Dans un précédent article, nous évoquions la jurisprudence en vertu de laquelle : SI l'intention de l’assuré était de contourner la loi successorale, par le biais d'une donation déguisée, la prime doit être rapportée à la succession et produira intérêts avec capitalisation annuelle à compter de la date du décès (CA Bordeaux, 21 octobre 2014).
1. En droit : l’assurance-vie est un contrat aléatoire
Le contrat d'assurance est "par nature aléatoire" (C. civ. art. 1964).
Sont dépourvus d’aléa les contrats souscrits "in extremis" afin d'éluder les dispositions successorales ou fiscales.
Dans pareille hypothèse, le contrat d’assurance vie peut être requalifié en donation si les circonstances révèlent la volonté du souscripteur de se dépouiller de manière irrévocable.
La conséquence en est que les primes seront rapportées à la succesion.

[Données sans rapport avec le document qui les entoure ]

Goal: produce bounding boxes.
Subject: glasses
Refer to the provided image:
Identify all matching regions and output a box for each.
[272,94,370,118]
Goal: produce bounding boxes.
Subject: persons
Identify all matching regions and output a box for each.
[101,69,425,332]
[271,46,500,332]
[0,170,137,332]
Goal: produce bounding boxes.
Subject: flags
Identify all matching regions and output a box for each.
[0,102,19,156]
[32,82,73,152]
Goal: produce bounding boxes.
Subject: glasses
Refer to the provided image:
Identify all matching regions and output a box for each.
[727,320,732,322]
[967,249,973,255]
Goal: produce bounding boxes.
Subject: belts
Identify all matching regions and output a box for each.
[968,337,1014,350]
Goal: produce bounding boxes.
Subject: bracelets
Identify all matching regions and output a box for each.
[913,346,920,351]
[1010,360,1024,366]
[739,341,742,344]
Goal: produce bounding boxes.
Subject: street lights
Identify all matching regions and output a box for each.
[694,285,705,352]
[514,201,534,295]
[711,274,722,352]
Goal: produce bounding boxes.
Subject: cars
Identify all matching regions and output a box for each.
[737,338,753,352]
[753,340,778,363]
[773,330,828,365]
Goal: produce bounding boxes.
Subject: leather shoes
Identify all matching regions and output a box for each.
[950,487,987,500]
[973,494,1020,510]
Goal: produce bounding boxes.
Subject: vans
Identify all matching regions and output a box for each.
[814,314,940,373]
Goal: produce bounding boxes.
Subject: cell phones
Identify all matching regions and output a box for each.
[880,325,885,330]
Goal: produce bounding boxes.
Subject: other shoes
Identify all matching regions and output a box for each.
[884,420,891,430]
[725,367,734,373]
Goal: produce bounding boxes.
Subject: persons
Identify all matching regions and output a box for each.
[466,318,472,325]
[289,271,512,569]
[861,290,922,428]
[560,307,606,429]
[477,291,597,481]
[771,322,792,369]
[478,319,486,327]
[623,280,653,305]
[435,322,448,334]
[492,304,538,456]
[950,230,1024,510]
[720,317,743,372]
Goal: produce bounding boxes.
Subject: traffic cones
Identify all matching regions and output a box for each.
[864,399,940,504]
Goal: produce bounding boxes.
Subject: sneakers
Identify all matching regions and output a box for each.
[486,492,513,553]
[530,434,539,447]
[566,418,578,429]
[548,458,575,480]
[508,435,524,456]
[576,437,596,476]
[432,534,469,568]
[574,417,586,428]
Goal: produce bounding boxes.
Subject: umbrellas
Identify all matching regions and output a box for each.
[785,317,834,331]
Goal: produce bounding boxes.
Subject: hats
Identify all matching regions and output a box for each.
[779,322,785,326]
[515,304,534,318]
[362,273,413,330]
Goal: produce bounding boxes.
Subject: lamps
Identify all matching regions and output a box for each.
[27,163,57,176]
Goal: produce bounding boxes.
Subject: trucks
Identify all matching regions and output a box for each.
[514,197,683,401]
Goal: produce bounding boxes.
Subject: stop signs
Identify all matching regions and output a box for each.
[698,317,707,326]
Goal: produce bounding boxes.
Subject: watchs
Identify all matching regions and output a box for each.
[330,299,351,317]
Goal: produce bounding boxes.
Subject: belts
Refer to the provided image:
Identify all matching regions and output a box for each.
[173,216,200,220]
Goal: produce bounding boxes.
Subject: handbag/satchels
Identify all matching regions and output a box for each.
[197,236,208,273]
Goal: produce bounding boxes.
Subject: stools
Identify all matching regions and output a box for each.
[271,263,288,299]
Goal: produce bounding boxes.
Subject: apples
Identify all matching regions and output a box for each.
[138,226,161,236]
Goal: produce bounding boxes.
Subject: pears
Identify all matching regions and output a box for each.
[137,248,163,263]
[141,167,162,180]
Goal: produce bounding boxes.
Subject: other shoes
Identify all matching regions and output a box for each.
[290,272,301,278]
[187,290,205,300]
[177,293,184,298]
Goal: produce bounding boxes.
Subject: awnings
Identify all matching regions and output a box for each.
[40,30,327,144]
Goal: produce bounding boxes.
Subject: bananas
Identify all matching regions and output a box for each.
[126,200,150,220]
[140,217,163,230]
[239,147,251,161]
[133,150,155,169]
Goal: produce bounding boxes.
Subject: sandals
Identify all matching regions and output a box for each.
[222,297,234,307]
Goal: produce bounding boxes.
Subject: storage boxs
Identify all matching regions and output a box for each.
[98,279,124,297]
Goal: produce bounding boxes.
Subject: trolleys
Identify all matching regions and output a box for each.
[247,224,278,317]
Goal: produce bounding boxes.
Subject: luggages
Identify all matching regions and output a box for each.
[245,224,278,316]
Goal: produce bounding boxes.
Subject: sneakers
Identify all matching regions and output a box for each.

2. Rappel de la jurisprudence : sans aléa, il n’y a pas d’assurance-vie
C'est ainsi, par exemple, qu'après avoir retenu que la souscription avait eu lieu un mois avant le décès et que les versements ne pouvaient pas être destinés à assurer un complément de retraite en raison de l'état avancé de la maladie de l'assuré, les juges du fond ont à juste titre caractérisé l'absence d'aléa et exclu la qualification de contrat d'assurance sur la vie, de sorte que les primes devaient être rapportées à la succession (Cass. 1re civ., 4 juill. 2007 – CA Orléans, 3 oct. 2011, n° 09/01738 – CA Pau, 1re ch., 31 mars 2011).
De même, une cour d'appel, après avoir observé que le souscripteur, atteint d'un cancer et ayant cessé toutes activités, avait souscrit trois contrats d'assurance vie quelques mois avant son décès à la suite de l'aggravation régulière de son état, a pu à bon droit en déduire l'absence d'aléa au moment de la souscription ainsi que le caractère illusoire de la faculté de rachat et la volonté actuelle et irrévocable du souscripteur de se dépouiller au profit du bénéficiaire (Cass. 1re civ., 26 oct. 2011).
Tel est aussi le cas d'un souscripteur, âgé de 95 ans, atteint de la maladie de Parkinson à un stade avancé et qui est décédé un an après la souscription du contrat litigieux.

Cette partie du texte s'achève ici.